"Przekazujemy także Iranowi komunikat, że ochronimy amerykańskie interesy i (...) interesy naszych sojuszników" - powiedziała Rice na konferencji prasowej po spotkaniu z prezydentem Gruzji Micheilem Saakaszwilim w Tbilisi.
"Bardzo, bardzo poważnie traktujemy nasze zobowiązanie do pomagania sojusznikom w zapewnieniu ich obrony i nikt nie powinien mieć co do tego wątpliwości" - podkreśliła.
Iran przeprowadził w środę rano próby dziewięciu pocisków rakietowych, w tym nowej rakiety dalekiego zasięgu Shahab 3, mogącej razić cele w odległości do 2 tysięcy kilometrów.
Rice powiedziała potem, że próba ta "stanowi dowód, iż zagrożenie rakietowe (ze strony Iranu) nie jest wyimaginowane".
Republikański kandydat prezydencki, senator John McCain, wyraził w środę opinię, że test w Iranie wskazuje na potrzebę budowy skutecznej amerykańskiej obrony antyrakietowej.
Kandydat Demokratów na prezydenta Barack Obama zajął inne stanowisko w tej sprawie.

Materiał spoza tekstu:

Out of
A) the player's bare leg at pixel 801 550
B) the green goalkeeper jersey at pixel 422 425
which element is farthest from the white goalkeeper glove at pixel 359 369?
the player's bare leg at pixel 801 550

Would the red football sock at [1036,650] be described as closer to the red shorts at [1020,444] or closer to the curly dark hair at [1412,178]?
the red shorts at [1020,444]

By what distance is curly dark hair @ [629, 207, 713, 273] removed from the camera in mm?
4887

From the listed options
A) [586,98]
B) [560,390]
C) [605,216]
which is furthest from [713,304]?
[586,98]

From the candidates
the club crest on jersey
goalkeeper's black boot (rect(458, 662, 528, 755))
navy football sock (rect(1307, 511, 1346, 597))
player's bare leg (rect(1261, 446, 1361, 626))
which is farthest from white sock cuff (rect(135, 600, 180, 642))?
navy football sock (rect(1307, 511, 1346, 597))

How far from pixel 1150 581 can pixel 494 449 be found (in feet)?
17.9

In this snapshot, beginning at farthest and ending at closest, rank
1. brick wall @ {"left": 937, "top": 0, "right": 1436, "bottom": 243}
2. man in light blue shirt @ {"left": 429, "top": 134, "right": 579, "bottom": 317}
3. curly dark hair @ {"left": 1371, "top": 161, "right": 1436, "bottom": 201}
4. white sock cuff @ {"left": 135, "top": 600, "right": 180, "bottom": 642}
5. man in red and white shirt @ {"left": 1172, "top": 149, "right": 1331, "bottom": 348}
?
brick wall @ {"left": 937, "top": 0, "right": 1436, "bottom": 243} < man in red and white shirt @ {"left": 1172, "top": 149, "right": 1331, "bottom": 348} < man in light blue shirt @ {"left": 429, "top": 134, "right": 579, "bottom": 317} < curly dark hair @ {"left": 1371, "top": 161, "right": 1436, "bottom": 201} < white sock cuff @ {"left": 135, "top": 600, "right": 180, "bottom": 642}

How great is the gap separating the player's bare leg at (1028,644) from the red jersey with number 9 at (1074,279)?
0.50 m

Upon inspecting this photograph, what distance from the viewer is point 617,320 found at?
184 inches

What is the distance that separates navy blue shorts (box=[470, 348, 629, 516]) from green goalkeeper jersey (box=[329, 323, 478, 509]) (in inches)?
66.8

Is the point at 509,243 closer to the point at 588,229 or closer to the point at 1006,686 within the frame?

W telewizji CBS News powiedział, że próba potwierdza potrzebę bezpośrednich rozmów z przywódcami Iranu, jak również twardszych sankcji oraz "bodźców" na rzecz zmiany dotychczasowej polityki tego kraju.
Szefowa amerykańskiej dyplomacji podpisała we wtorek w Pradze porozumienie o umieszczeniu w Republice Czeskiej radaru wczesnego ostrzegania, będącego elementem tarczy antyrakietowej. Natomiast wyrzutnie pocisków przechwytujących miałyby być umieszczone w Polsce.